Stephen Bungay’s The Most Dangerous Enemy originally appeared in 2000. This large-format, heavily illustrated edition preserves most of the original text, sacrificing only the source notes, orders of battle, epilogue and postscript. The photos are a mix of lesser-known and well-worn shots, augmented by new maps, charts and tables. Though the illustrations certainly add something, the real value of this book is that it is quite simply the best single-volume treatment of the battle to have appeared in 70 years—and there is some stiff competition. Bungay’s work covers the waterfront—technology, tactics, command and leadership, personal accounts and thorough discussions of subjects such as intelligence and aircraft production. He also provides a gripping day-by-day narrative of the air action that rests on superb research while at the same time conveying the struggle’s human drama. His overall interpretation—that the British victory was not due to “muddling through,” or solely the result of German blunders, but was rather the product of superior generalship—will stand the test of time.

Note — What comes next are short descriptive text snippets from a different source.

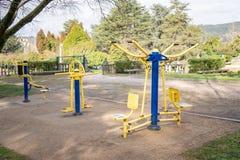 Oefeningsmachines op openbaar park stock foto's
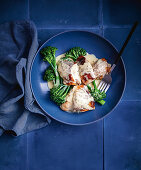 Chicken with creamy tarragon and mustard sauce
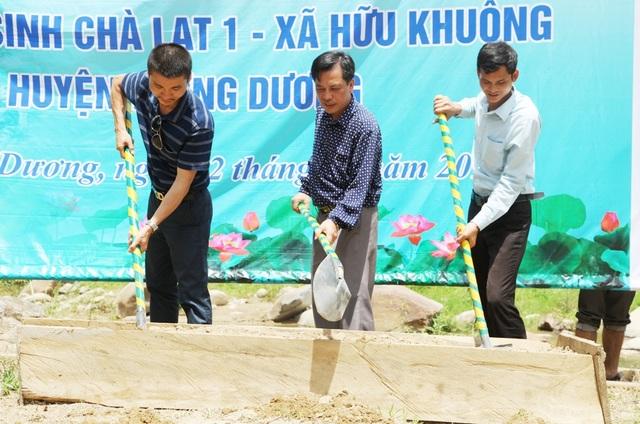 Chiếc cầu mang tên Dân trí đầu tiên tại mảnh đất xứ Nghệ được khởi công. Dự kiến vào đầu năm học mới sẽ chính thức khánh thành đưa vào sử dụng.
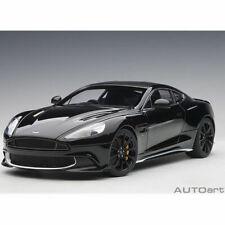1:18 Autoart 70271 Aston Martin Vanquish S 2017 ( Onyx Negro / Blanco Accents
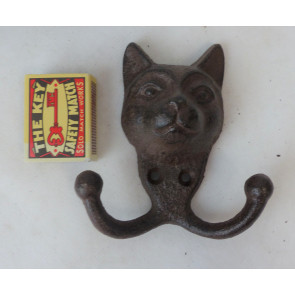 Háček kočičí hlava litina 11x11x4cm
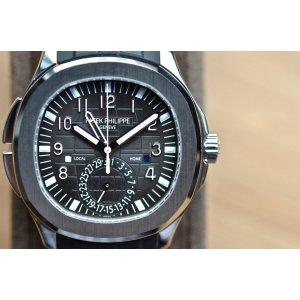 Patek Philippe [NEW] Aquanaut Travel Time 5164A (List Price: HK$254,600)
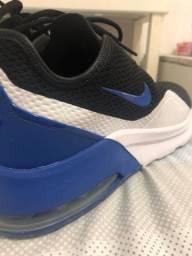 Nike Air Motion 2 - Prateleira
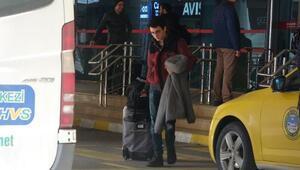 Pistten çıkan uçaktaki bagajlar yolculara teslim ediliyor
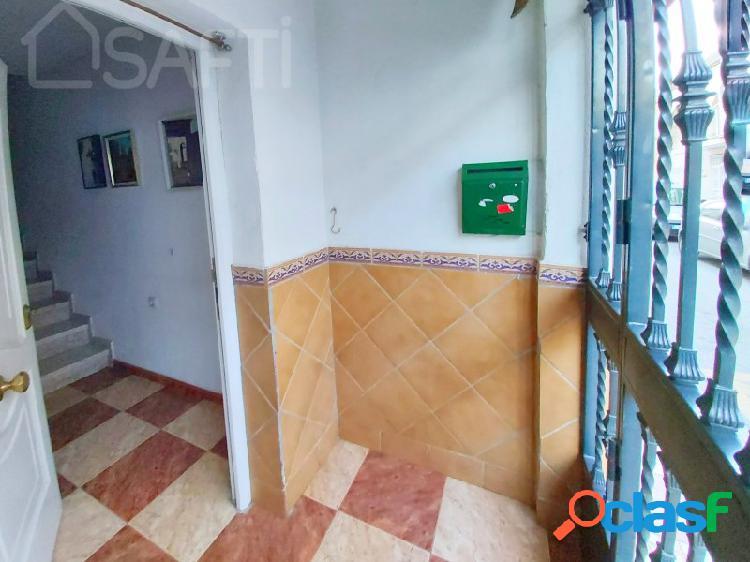 Vivienda adosada con 4 dormitorios, salón con chimenea y terraza
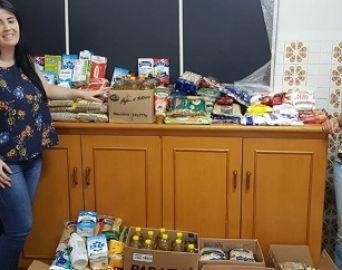 Simpósio sobre transtorno autista arrecada 200 quilos de alimentos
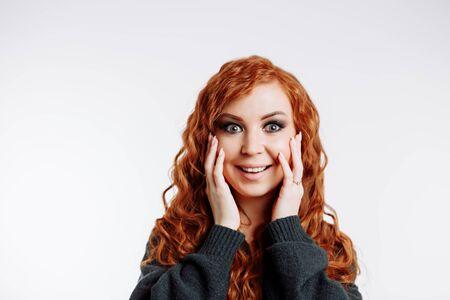 Expression faciale, langage corporel. Portrait d'une femme surprise réagissant à des nouvelles inattendues impressionnantes. Une fille étonnée regardant avec la bouche ouverte en appuyant sur les paumes des joues a étonné les résultats de la procédure de soins de la peau.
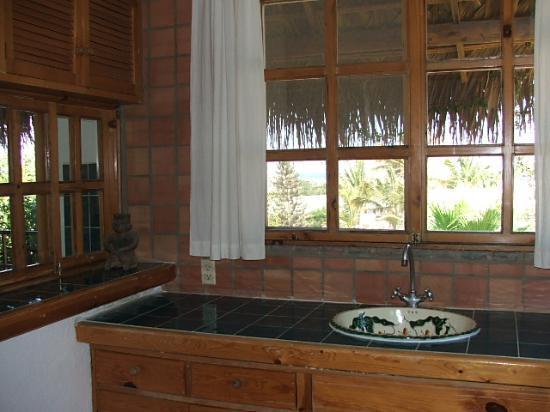 The Bungalows Hotel: Honeymoon Suite Kitchen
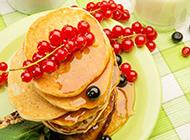 超清唯美的水果松饼图片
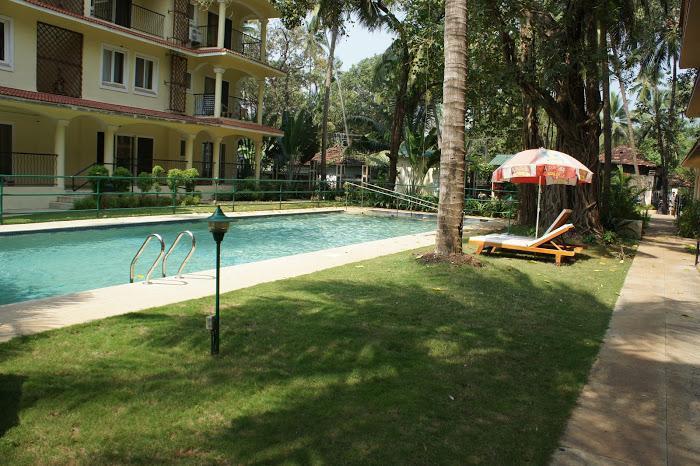 07) 1 Bed Apartment Emerald Court, Nagoa & Wi-Fi - Image 1 - Saligao - rentals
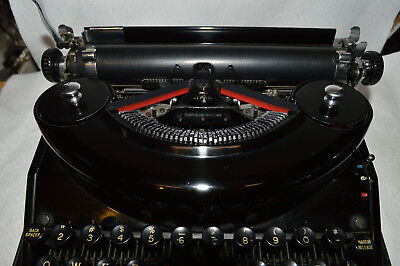 Underwood typewriter noiseless portable 1930's working condition with hard case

Of the 2,936 Fighter Command aircrew members who flew in the battle, fewer than 100 survive today. Aerial combat in 1940 claimed some, many others did not survive the remainder of the war, and time has done in the rest. Dilip Sarkar has over the last 20 years interviewed hundreds of survivors, combining this priceless archive with additional research to produce more than a dozen books on the battle. Last of the Few emphasizes not the role of the well-known aces (only one of the 18 subjects of the book, George Unwin, qualifies as a familiar name) but the exploits of the self-acknowledged also-rans of the battle. The focus here is on pilots with few kills, who served with the less prominent 10 and 13 Groups, or were otherwise denied the limelight—and whose collective contribution to the RAF’s victory is uncontested. Most were interviewed by Sarkar, but one squadron leader, Brian Lane, died in action in 1942. Building on recollections of squadron mates, Sarkar reconstructs the story of this gifted leader.
A consistent theme is the survivors’ humility. Most are reluctant to discuss their own exploits; one even notes, “It is sad that the best pilots seemed to get killed whilst the‘hams’ like me survived.” Future generations of aviation historians are in Sarkar’s debt.